In an effort to understand how Hondurans could find joy despite the neo-liberalization of their economy and incredible repression, I asked a translator recommended by an expert to MintPress News how it was possible:

This band is called Café Guancasco. Café Guancasco is a word that means gathering — to celebrate something. And we’re celebrating that we’re still alive…We are celebrating that we are doing a resistance against JOH and we’re celebrating that he is going to get the hell out of here.”

Pedro Joaquin Amador, a human-rights worker in Honduras, talked to MintPress News about what it’s like for human-rights workers in this country. “It’s very difficult,” he said, adding: “You have a lot of obstruction of justice in Honduras, and the military and police. We have a lot of difficulties getting information about all the victims of this country — when it happened, the coup, to right now in 2019 with the protest against Juan Orlando Hernandez.”

Amador went on to discuss the repression tactics used by the government during the current uprisings. He decried the use of tear gas and chemicals. “They shoot us with military weapons and there’s a lot of people killed,” he said, adding that international bodies should focus not only on Venezuela and Nicaragua but also Honduras.
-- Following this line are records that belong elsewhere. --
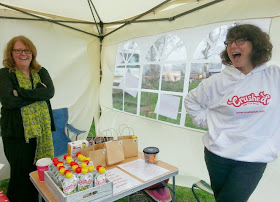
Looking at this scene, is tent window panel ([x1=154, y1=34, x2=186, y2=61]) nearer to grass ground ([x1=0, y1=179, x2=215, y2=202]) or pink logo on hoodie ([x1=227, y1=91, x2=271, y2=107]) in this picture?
pink logo on hoodie ([x1=227, y1=91, x2=271, y2=107])

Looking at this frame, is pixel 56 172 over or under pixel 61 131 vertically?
over

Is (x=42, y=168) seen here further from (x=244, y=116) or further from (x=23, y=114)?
(x=244, y=116)

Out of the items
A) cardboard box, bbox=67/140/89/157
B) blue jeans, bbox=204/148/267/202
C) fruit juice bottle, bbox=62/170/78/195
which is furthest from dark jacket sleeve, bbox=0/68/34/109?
blue jeans, bbox=204/148/267/202

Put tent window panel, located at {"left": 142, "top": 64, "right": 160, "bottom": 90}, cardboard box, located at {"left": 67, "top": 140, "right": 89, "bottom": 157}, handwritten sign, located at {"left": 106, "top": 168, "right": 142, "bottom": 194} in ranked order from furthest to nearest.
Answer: tent window panel, located at {"left": 142, "top": 64, "right": 160, "bottom": 90}
cardboard box, located at {"left": 67, "top": 140, "right": 89, "bottom": 157}
handwritten sign, located at {"left": 106, "top": 168, "right": 142, "bottom": 194}

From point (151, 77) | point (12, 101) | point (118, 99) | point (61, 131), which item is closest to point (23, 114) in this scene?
point (12, 101)

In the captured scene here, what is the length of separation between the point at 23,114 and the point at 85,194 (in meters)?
1.01

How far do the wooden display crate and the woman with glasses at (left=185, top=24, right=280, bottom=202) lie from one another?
25.1 inches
Edgardo Florián, a poet and author of seven books, told MintPress that he doesn’t really get involved with politics anymore because of how much it has taken from him, and was driven to tears remembering those killed by the Honduran government in the 10 years since the US-backed coup.

“I’ve been beaten, hit by the gases. But basically the economy of the country is not the same,” Florián said, telling MintPress that it has made it hard for him to get by. JOH “must leave power. People don’t want him. The only people that want him are the people who receive a bag of food, or maybe some bread, 50 lampiras just to go out with a flag [and wave it.]”
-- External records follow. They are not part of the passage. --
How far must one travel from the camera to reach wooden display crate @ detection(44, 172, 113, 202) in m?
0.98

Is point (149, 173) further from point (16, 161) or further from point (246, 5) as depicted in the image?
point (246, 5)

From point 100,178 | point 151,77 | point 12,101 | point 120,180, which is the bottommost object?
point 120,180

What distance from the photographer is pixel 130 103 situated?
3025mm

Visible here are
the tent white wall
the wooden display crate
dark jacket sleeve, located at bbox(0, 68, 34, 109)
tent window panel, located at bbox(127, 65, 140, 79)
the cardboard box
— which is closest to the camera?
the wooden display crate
JOH has been so desperate for support that the National Party has been caught handing out 50 lempiras ($2 USD) to desperate citizens to protest on his behalf. “We are people who don’t sell out their ideas just for 50 lempiras,” Florián said. Ironically, the JOH supporters participating in what was billed as a pro-peace march wound up viciously beating a student journalist.

Florián said that JOH promises good things but “inside he’s another kind of person. He’s something cold, a dark soul.” He went on to talk about the first person killed in protests against the coup — “our first victim,” as he describes it. “And now it’s a lot of people. Some, we know them. Others we don’t even know.”

The ramifications of the coup and the neo-liberal policies that upheaved Honduran society are felt in each and every sector of it. The business class and organized crime are flourishing, and will soon reap the benefits of yet another law that will come into effect in November, which further criminalizes activists and media while lessening penalties for drug trafficking.

The middle class, the creative class, the working class and poor; the women and elderly and the human rights workers; the left-leaning political class and the families of environmental protectors: all of these groups have had their livelihoods devastated by the coup, and the politically savvy blame Washington.

Ten years after the coup changed everything, the Trump administration is cutting funds from the United States Agency for International Development (USAID) — a US soft-power institution that helped foment the coup in the first place and spark the migrant crisis.

In response to the crisis that was designed to stoke Trump’s base and assert a cold-hearted foreign policy, the White House diverted funds earmarked for Central American countries to Venezuelan opposition leader Juan Guaido. Presumably, the United States wants to back a successful coup d’etat there and begin an even larger-scale privatization process, following in Obama’s footsteps in Honduras.